The American Dental Education Association usually starts accepting transcripts from applicants in June. In order to get a transcript sent to the American Dental Education Association, print the transcript matching form located in the online application packet. Send it to the schools who will be submitting your transcripts. Allow plenty of time for the schools you attended to process your request.
- Letters of Evaluation:
Letters of evaluation, which are also sometimes called letters of recommendation, are another part of your dental school application. You are required to provide a list of people who will be submitting a letter of evaluation. The letters are not attached to the application. The individuals you choose will forward either the online electronic document evaluation form or mail a paper letter to the American Dental Education Association.
Obviously you want to choose people who you know will speak highly of you. Consider a dentist who you shadowed or a supervisor where you worked or volunteered. A professor, especially in a science class, is also a good choice.
The Dental School Admission Exam is required before you can go to dental school. You do not have to take the exam to apply to dental school, but schools will not accept you until you have taken the test. If you have not taken your admission test by the time you apply to dental school, at least register for the exam.
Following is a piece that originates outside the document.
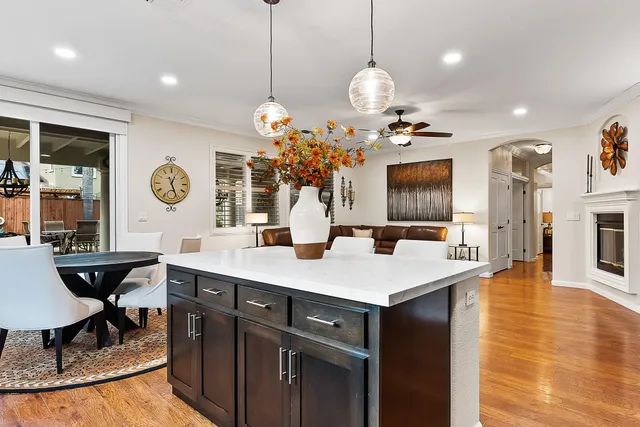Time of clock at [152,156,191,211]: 12:26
Keep in mind, dental schools will not review your application until they have your exam scores. It makes sense to schedule your test sometime in your junior year of college. If you do not do as well as you would have liked, you will have time to take it again before you have to submit your dental school application.
Things to Consider
Very few applications you complete will be as critical as your dental school one app. There is a lot riding on your application. In order to make the process smoother, there are several things you should consider.
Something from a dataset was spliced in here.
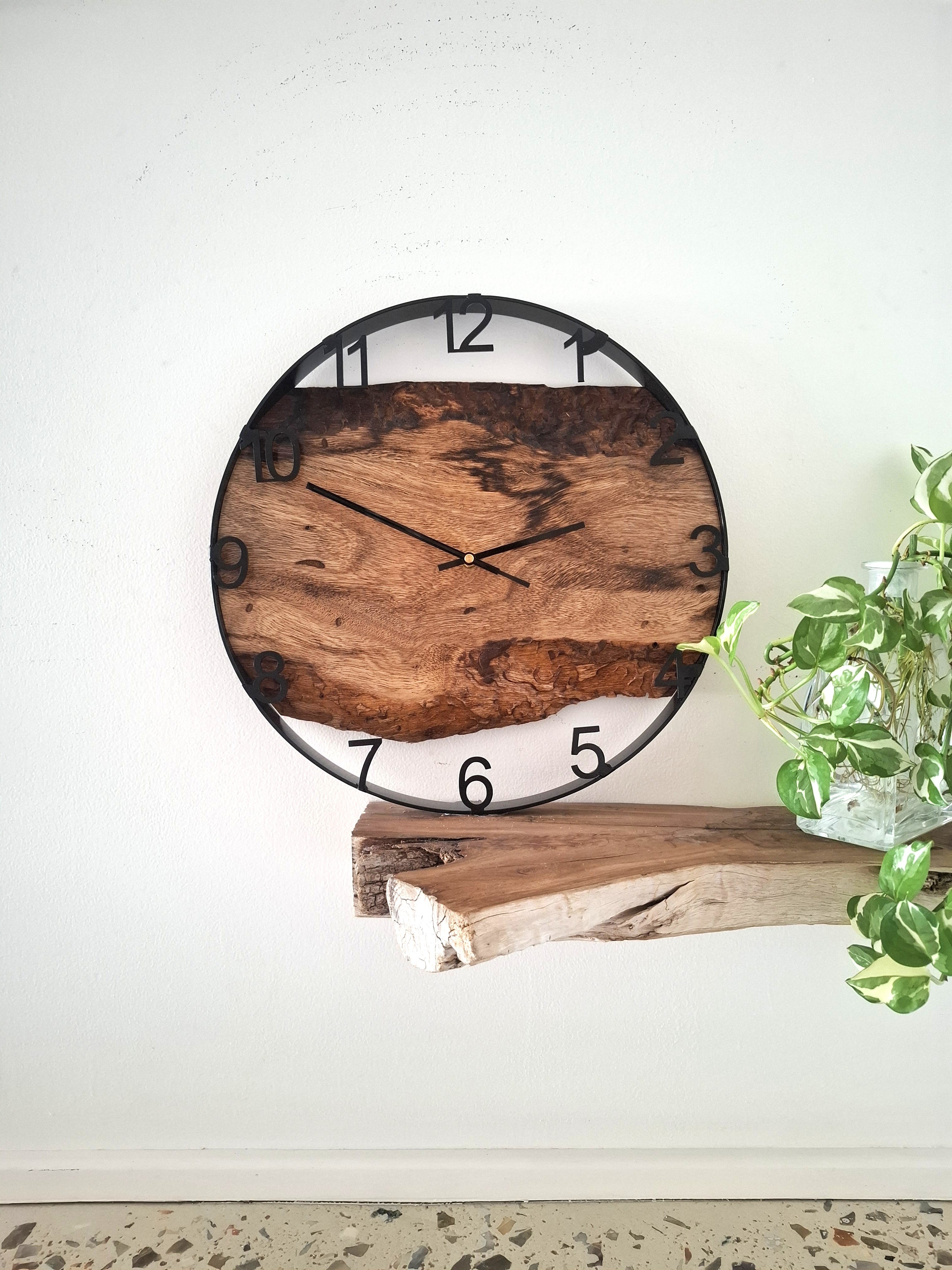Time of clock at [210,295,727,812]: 1:49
Organize what you need well in advance. Review all information involving the dental school application process at least a few months before you have to get started. Be aware of the timeline and have a thorough understanding of the process. Considering meeting with a pre-dental advisor at your college to make sure you have everything completed, such as required science classes before application time rolls around.
Review everything in your application before submitting. It never hurts to double check everything before you hit send. This is especially true when it comes to your personal statement. Read your statement out loud to check for errors and determine how it sounds.
Make sure you are aware of deadlines. There is a lot involved in the application process. Many students are still in school, and you may be studying for exams, attending classes and juggling other responsibilities. It can be easy to let a deadline slip by.
The last thing to do after submitting your application is try to relax. Now all you have to do is wait for a response. Although sometimes the waiting is the hardest part. Keep in mind, you did the best you could, and that’s all anyone can do.